What is asked
Pick out every line below that contains the word "other" and copy each one. Case counts.

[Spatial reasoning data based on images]
»»
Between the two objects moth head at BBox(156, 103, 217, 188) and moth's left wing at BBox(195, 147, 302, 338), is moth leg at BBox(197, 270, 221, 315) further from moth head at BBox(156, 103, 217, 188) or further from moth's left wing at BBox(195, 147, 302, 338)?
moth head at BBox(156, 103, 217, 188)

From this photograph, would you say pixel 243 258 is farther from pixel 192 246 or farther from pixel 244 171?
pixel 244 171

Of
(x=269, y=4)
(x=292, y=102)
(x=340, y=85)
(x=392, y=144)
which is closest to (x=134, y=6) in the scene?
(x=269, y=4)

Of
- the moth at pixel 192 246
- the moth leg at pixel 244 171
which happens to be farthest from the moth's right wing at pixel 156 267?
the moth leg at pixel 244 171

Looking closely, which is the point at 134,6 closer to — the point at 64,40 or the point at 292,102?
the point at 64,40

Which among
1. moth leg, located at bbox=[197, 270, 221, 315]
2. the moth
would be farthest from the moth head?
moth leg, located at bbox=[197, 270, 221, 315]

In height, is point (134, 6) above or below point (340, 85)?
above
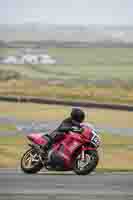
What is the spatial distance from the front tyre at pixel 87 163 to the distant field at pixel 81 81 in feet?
80.0

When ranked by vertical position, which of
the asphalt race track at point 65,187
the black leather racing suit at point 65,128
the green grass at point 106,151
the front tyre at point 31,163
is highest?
the black leather racing suit at point 65,128

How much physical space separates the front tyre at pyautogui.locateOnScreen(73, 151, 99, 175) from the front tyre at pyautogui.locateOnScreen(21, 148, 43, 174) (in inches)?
23.1

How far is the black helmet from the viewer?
11.5 meters

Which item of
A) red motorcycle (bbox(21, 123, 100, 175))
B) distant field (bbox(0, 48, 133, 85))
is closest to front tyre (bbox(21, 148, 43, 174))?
red motorcycle (bbox(21, 123, 100, 175))

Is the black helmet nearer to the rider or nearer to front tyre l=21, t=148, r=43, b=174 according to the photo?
the rider

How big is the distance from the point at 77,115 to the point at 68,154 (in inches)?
23.6

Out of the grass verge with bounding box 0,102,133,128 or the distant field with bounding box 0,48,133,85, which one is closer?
the grass verge with bounding box 0,102,133,128

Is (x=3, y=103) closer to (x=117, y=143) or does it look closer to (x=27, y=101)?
(x=27, y=101)

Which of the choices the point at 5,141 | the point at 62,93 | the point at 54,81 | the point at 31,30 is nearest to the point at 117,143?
A: the point at 5,141

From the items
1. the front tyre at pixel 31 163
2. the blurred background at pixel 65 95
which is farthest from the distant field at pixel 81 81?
the front tyre at pixel 31 163

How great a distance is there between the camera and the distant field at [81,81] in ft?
133

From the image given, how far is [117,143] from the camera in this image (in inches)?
880

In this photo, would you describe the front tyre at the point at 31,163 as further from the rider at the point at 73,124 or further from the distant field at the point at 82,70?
the distant field at the point at 82,70

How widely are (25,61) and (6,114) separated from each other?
134 ft
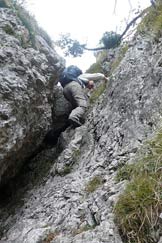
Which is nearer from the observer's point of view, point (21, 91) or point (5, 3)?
point (21, 91)

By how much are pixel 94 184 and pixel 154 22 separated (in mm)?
4779


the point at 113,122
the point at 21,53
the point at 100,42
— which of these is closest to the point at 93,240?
the point at 113,122

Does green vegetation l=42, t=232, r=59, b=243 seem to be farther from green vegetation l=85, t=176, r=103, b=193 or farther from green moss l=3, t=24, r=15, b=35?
green moss l=3, t=24, r=15, b=35

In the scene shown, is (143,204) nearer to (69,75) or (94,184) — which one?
(94,184)

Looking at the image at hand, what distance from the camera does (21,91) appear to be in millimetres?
6922

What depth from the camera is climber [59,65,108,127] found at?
8.84 m

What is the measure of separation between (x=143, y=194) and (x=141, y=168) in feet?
1.99

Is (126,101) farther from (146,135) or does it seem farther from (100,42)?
(100,42)

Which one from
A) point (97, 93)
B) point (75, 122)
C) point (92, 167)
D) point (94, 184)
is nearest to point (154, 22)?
point (97, 93)

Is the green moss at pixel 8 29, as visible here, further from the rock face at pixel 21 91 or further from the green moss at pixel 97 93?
the green moss at pixel 97 93

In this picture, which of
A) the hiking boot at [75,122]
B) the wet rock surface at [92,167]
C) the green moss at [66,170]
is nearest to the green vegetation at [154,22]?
the wet rock surface at [92,167]

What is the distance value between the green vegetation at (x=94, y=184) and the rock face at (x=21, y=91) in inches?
61.7

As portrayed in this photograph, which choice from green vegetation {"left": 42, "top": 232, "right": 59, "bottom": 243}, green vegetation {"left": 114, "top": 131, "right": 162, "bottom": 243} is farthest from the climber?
green vegetation {"left": 114, "top": 131, "right": 162, "bottom": 243}

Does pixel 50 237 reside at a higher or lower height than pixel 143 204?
lower
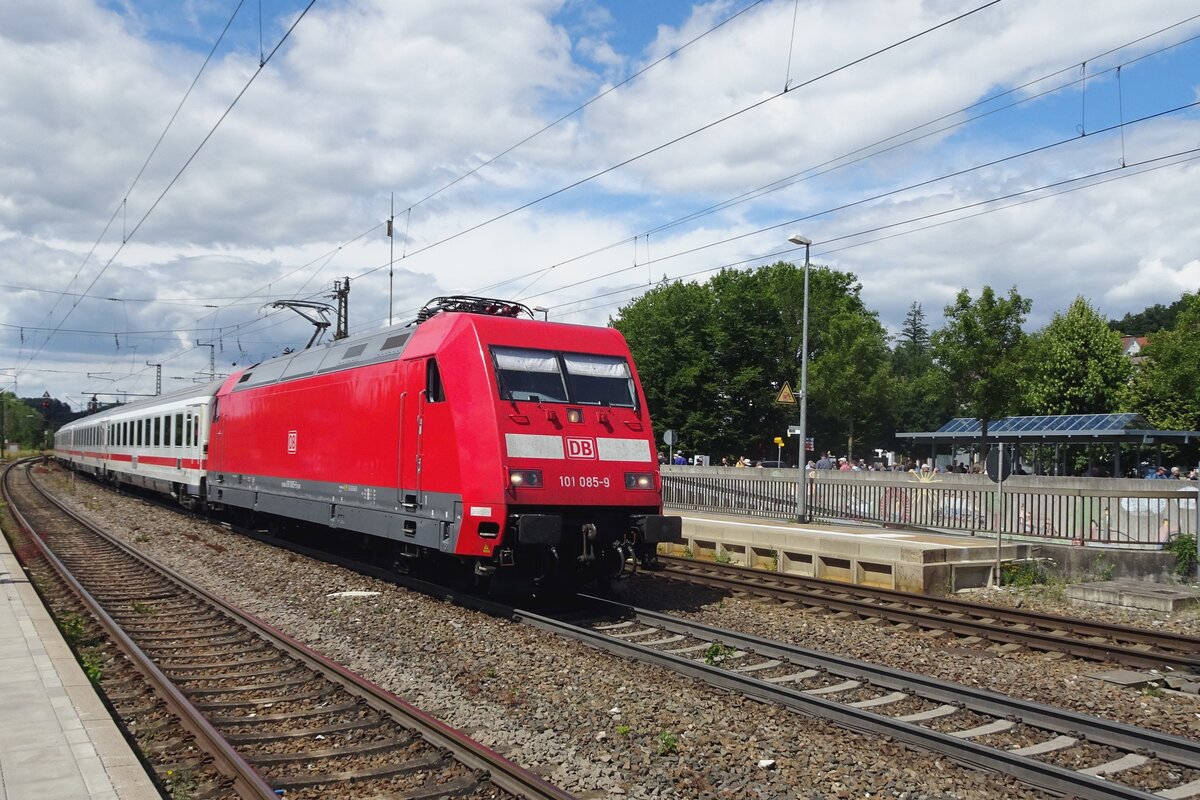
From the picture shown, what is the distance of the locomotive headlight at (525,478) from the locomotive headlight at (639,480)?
1.32 m

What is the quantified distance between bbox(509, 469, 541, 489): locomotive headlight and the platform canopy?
923 inches

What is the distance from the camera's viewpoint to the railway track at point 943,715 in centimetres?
614

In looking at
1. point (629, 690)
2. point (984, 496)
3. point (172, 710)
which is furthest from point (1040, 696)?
point (984, 496)

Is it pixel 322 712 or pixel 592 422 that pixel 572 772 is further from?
pixel 592 422

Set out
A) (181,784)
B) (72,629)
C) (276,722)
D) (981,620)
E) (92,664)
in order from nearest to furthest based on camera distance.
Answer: (181,784), (276,722), (92,664), (72,629), (981,620)

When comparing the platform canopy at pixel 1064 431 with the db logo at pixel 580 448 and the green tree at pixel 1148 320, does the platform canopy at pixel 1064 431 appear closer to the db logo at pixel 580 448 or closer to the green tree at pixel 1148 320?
the db logo at pixel 580 448

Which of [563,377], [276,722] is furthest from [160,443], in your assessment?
[276,722]

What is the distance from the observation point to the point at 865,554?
15.2 m

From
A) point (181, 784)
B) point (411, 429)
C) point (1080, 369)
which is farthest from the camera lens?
point (1080, 369)

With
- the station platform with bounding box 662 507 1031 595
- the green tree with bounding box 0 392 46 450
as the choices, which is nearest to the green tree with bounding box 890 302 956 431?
the station platform with bounding box 662 507 1031 595

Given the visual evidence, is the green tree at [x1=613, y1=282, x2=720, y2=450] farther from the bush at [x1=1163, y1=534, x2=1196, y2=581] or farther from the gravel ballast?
the gravel ballast

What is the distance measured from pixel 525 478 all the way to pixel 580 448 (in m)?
0.90

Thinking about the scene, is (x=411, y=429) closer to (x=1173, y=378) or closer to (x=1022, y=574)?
(x=1022, y=574)

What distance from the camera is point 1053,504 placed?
54.7ft
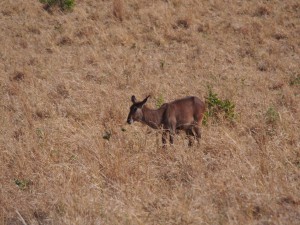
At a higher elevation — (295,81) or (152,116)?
(152,116)

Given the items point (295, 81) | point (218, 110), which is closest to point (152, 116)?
point (218, 110)

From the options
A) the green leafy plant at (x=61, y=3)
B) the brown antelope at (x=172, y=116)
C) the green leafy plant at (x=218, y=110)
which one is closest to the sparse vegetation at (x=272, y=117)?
the green leafy plant at (x=218, y=110)

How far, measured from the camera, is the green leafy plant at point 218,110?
310 inches

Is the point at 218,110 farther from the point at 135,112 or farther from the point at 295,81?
the point at 295,81

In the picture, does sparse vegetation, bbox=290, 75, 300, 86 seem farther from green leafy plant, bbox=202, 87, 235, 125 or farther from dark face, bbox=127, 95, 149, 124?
dark face, bbox=127, 95, 149, 124

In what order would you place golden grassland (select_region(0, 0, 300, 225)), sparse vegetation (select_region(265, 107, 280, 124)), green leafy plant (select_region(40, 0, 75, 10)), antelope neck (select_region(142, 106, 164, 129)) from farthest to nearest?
1. green leafy plant (select_region(40, 0, 75, 10))
2. sparse vegetation (select_region(265, 107, 280, 124))
3. antelope neck (select_region(142, 106, 164, 129))
4. golden grassland (select_region(0, 0, 300, 225))

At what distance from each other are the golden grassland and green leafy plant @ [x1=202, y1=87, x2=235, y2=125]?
215mm

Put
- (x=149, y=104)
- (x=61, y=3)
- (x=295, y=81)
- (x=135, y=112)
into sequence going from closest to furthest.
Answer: (x=135, y=112) < (x=149, y=104) < (x=295, y=81) < (x=61, y=3)

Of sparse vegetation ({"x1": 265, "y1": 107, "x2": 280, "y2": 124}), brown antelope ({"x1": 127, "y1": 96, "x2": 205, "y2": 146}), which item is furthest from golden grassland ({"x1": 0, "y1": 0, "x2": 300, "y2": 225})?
brown antelope ({"x1": 127, "y1": 96, "x2": 205, "y2": 146})

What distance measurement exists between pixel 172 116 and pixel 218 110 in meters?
1.18

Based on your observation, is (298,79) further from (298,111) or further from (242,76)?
(298,111)

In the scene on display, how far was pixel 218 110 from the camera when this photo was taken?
26.5 feet

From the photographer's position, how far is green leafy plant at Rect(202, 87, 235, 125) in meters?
7.86

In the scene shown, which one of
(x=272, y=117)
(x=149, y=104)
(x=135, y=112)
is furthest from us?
(x=149, y=104)
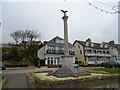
««
Reply to the exercise
How widely are (25,61) and (6,114) separated from each other?
At what distance from each other are the golden grassland and green leafy plant @ [x1=202, y1=87, x2=235, y2=125]?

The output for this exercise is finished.